According to a USF press release, the new grant was awarded through NIJs 2013 competitive funding solicitation, Using DNA Technology to Identify the Missing. Newer DNA technologies have become available in recent years partly because of NIJ-funded research and development, which has helped crime laboratories to successfully analyze aged, degraded and compromised biological evidence.
The grant comes after several setbacks in the course of the research team's efforts to exhume bodies at the school. Earlier this summer, Secretary of State Ken Detzner rejected the researchers' request for a permit to exhume bodies, saying his department did not have the authority to grant such a request.The Florida Cabinet, however, bypassed Detzner's rejection and overwhelmingly green-lighted the exhumation process in a meeting earlier this month.

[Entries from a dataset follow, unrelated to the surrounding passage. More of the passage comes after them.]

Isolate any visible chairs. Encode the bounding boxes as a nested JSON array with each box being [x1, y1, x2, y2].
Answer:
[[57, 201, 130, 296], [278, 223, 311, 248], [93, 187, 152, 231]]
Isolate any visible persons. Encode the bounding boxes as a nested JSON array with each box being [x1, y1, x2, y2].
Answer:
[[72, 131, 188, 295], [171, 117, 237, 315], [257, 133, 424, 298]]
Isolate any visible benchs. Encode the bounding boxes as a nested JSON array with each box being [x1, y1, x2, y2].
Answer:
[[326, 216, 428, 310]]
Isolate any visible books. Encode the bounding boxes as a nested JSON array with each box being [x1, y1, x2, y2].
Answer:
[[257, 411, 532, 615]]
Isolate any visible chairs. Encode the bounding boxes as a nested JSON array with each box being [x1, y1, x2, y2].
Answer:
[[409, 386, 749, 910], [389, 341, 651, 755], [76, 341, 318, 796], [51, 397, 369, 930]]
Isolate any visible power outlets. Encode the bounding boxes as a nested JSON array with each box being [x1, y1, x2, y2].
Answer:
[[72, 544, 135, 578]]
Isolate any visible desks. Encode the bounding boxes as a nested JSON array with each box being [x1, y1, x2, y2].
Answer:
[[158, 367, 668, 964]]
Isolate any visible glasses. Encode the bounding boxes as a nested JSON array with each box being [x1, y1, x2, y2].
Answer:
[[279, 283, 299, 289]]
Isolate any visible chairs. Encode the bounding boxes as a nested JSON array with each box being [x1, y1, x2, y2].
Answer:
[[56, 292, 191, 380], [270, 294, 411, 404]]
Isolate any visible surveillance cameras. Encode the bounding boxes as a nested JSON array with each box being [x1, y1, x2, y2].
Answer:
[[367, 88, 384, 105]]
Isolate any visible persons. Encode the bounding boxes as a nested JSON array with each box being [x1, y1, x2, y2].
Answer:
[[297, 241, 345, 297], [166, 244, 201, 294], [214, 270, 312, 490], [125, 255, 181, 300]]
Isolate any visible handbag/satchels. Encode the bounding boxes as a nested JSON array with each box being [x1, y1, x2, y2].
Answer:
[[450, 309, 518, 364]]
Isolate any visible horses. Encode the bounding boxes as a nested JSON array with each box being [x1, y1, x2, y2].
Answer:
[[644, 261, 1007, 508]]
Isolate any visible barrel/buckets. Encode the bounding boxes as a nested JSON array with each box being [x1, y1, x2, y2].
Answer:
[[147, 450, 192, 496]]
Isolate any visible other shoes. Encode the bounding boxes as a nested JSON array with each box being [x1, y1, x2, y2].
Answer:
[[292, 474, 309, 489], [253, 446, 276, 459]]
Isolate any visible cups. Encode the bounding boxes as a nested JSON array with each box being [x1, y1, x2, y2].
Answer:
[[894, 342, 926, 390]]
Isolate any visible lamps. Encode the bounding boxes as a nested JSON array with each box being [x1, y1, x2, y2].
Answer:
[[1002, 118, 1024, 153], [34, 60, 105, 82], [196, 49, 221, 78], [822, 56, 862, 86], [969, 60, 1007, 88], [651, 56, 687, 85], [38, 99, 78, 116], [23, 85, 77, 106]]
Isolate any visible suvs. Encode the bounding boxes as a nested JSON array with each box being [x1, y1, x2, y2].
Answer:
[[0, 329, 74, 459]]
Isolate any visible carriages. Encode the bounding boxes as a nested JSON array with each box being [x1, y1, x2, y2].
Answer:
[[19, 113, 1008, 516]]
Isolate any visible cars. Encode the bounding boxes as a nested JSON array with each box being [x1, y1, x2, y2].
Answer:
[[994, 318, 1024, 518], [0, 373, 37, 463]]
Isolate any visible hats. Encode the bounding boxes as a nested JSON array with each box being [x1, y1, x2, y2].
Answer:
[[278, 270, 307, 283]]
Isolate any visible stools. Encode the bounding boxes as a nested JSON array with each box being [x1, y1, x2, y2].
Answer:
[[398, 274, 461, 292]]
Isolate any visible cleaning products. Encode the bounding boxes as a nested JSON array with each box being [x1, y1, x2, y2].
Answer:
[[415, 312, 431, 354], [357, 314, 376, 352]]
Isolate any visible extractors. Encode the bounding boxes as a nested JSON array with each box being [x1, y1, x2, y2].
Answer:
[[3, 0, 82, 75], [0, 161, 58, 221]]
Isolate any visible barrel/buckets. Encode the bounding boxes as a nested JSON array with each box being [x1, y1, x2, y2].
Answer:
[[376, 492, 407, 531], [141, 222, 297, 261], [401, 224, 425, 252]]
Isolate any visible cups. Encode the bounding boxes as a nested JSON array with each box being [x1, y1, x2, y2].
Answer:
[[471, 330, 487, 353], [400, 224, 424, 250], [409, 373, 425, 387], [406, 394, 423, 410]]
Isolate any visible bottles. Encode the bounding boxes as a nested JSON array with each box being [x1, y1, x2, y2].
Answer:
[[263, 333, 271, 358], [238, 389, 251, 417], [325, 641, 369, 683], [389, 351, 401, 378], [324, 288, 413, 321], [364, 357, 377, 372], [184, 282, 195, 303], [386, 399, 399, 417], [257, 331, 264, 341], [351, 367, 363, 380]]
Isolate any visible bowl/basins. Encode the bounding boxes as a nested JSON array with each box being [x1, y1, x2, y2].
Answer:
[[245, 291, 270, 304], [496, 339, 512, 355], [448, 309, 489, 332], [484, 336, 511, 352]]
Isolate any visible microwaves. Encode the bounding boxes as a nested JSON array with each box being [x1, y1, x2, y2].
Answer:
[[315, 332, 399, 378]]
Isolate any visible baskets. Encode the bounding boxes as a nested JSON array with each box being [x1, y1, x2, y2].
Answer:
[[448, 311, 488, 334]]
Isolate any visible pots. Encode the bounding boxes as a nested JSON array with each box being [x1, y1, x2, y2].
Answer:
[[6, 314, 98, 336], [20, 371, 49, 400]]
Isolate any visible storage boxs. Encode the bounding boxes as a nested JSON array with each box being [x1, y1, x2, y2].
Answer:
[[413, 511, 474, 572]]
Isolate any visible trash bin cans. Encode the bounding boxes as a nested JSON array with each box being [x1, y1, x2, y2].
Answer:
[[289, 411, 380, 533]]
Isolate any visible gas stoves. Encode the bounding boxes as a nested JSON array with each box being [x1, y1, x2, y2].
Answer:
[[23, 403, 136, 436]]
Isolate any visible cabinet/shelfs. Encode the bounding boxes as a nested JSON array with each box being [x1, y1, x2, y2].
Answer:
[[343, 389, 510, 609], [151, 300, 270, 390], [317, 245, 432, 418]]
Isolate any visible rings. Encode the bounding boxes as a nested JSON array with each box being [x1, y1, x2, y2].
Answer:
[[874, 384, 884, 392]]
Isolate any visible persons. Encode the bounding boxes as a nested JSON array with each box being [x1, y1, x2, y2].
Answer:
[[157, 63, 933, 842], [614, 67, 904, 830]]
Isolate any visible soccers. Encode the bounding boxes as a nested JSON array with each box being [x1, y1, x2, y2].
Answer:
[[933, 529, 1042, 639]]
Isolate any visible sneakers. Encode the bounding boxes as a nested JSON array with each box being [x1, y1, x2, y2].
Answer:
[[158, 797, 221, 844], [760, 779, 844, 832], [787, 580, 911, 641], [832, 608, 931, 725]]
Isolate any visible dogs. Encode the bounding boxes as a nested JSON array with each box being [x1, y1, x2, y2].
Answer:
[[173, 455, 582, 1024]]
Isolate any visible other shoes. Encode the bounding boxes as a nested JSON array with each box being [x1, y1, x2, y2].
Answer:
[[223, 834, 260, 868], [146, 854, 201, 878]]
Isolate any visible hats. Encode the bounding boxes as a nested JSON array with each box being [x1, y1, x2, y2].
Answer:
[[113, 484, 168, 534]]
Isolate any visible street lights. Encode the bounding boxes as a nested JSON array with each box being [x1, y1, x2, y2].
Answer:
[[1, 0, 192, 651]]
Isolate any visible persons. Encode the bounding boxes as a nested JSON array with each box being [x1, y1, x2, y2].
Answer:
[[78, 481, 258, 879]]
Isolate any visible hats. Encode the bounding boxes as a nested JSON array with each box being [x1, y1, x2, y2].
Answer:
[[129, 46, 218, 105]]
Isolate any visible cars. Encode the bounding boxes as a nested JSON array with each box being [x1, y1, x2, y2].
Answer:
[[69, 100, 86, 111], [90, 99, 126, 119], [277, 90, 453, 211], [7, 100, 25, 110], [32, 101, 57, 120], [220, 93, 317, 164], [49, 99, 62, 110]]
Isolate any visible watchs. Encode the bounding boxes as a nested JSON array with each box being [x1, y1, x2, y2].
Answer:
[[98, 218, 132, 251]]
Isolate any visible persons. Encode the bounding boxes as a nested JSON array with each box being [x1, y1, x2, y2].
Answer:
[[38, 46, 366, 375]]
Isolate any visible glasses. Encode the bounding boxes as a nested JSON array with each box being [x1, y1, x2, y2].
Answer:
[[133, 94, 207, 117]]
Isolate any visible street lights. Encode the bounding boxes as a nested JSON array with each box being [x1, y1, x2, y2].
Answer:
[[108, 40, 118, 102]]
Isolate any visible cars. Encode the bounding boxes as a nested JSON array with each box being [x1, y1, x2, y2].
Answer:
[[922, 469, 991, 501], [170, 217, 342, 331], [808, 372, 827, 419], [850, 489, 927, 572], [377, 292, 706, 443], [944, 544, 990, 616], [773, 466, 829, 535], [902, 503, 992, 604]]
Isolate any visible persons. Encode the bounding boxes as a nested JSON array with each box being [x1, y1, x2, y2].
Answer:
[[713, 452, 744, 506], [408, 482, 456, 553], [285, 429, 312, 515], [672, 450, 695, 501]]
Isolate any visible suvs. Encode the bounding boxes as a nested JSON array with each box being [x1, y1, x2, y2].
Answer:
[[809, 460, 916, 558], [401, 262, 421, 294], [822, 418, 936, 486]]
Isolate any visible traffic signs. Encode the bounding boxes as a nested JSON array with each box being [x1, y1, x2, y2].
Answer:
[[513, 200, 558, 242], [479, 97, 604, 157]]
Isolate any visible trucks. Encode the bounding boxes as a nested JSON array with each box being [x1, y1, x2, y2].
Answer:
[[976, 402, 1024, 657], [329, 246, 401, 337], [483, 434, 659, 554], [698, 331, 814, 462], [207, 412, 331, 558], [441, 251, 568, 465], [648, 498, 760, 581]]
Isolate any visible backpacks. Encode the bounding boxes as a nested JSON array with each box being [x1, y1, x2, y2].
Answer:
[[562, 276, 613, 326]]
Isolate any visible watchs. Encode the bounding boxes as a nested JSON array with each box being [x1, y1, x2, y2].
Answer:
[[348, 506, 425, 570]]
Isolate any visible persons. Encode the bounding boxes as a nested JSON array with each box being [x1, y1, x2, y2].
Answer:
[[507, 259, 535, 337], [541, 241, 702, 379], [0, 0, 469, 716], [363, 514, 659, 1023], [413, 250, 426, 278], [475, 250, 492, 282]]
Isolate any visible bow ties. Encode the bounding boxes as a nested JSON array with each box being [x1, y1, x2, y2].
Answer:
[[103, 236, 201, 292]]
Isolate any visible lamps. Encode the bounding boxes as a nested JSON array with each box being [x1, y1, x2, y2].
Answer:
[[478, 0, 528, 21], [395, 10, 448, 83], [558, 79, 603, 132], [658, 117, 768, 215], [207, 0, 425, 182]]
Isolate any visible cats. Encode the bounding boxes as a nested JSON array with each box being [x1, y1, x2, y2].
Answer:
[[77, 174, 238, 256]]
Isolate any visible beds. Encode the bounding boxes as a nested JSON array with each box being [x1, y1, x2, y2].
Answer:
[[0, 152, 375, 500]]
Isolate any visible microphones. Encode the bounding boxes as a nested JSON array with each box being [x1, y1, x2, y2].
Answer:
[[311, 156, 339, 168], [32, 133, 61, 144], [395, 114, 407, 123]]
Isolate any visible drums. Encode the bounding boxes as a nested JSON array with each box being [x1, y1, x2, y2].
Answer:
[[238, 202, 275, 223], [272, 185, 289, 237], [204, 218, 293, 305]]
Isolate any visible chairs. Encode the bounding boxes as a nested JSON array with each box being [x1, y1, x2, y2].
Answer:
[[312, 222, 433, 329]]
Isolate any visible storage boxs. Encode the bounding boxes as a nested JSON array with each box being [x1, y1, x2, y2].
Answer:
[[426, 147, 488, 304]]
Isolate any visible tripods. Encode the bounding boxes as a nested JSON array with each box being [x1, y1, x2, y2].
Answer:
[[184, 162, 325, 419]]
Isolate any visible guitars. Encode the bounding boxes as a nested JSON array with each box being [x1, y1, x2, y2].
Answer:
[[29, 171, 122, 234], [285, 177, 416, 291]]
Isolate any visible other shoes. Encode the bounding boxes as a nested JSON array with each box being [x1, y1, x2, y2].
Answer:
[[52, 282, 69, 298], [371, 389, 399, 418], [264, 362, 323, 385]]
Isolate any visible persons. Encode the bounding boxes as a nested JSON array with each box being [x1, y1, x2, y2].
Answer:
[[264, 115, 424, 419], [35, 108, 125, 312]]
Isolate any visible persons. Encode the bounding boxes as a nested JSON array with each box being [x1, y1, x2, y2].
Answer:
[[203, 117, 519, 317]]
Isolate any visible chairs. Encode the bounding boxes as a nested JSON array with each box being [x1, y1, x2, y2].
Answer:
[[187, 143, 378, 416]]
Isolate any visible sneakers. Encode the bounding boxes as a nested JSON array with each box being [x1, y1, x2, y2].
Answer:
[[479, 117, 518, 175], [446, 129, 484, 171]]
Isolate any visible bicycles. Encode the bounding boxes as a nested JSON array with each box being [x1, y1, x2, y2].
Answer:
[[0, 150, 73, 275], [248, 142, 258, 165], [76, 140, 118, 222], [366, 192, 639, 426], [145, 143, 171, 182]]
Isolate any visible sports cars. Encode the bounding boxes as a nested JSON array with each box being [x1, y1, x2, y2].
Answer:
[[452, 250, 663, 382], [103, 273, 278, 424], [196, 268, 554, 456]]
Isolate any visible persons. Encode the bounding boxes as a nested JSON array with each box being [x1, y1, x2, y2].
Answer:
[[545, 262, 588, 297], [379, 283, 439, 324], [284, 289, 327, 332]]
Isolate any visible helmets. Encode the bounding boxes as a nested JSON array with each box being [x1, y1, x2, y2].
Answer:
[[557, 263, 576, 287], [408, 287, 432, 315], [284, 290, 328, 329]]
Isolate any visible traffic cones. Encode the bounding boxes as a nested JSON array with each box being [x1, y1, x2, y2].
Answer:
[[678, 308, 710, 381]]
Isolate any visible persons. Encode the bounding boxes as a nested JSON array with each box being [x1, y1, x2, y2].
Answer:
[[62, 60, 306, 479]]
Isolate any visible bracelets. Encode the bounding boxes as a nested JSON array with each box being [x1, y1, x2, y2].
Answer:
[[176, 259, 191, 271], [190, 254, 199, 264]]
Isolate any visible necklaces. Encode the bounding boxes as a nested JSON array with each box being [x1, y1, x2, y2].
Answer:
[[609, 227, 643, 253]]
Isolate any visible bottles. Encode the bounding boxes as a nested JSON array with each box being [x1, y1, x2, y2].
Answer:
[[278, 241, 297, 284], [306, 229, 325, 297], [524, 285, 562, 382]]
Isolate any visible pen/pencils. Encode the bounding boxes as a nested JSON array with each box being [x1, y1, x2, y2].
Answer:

The Dozier site contains a cemetery with 31 metal crosses, but the USF researchers have identified at least 19 additional grave shafts in several wooded areas outside the marked cemetery and believe there may be more than 50 unmarked graves at the school. The team has already been able to confirm the deaths of 96 children who were sent to the school between 1914 and 1973.
The school has come under fire in recent years for possible abuse, both physical and sexual, and possible murder at the school, which housed numerous amounts of boys from 1900 to 2011.